Bajo presión, Walz abandonó su candidatura a la reelección la semana pasada ante el aumento de acusaciones de corrupción en los servicios sociales estatales, como la asistencia infantil y la ayuda alimentaria.
El incremento de acciones migratorias en el estado es solo el ejemplo más reciente del uso de funcionarios federales por parte de la administración Trump para atacar a comunidades sospechosas de tener altas tasas de inmigrantes indocumentados. El uso de la fuerza durante esta operación tampoco es un incidente aislado.
El incidente de Minesota fue al menos el noveno caso de disparos vinculados a operaciones migratorias desde septiembre; todos involucraron a personas que fueron atacadas mientras se encontraban en sus vehículos, según el New York Times.
La intensidad con la que se han llevado a cabo las acciones migratorias en una lista cada vez mayor de ciudades en todo Estados Unidos, ha provocado protestas y demandas de funcionarios demócratas para una mayor supervisión, rendición de cuentas y moderación por parte de agentes del orden.
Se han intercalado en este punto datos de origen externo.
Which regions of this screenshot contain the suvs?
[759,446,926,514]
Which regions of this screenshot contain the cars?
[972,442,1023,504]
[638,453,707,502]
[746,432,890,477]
El muerte de Good ya ha dado a estos esfuerzos una nueva urgencia entre sus defensores.
Los funcionarios de la administración Trump, por su parte, siguen adelante y citan el mandato que dicen haber recibido de los votantes en las elecciones presidenciales de 2024. Alegan además que la drástica reducción de entradas de indocumentados a Estados Unidos es evidencia de que sus esfuerzos han resultado eficaces.
Y refutaron enérgicamente el argumento de que el video del incidente en Minneapolis sea prueba de un uso indebido de fuerza letal.
“La manipulación es desproporcionada y no la tolero”, escribió el vicepresidente J.D. Vance en una publicación en X. “Este hombre estaba haciendo su trabajo. Ella intentó impedir que lo hiciera”.
Si bien calificó el incidente de trágico, añadió que “la responsabilidad recae sobre esta mujer y todos los radicales que enseñan a la gente que la inmigración es la única ley con la que los alborotadores pueden interferir”.
Walz, en sus siguientes declaraciones públicas, se apresuró a rebatir ese argumento: “Personas en puestos de poder ya emitieron juicios, desde el presidente hasta la vicepresidenta y Kristi Noem, y dijeron cosas que son verificablemente falsas, verificablemente inexactas”.
“Determinaron el carácter de una madre de 37 años que ni siquiera conocían”, concluyó.
Parece que incluso las pruebas en video están abiertas a la interpretación en este momento. Cada persona ve las mismas imágenes y saca conclusiones decididamente diferentes, que con frecuencia, quizás como era de esperar, refuerzan sus posiciones previamente establecidas.
El abismo en la política estadounidense parece tan inmutable como desalentador.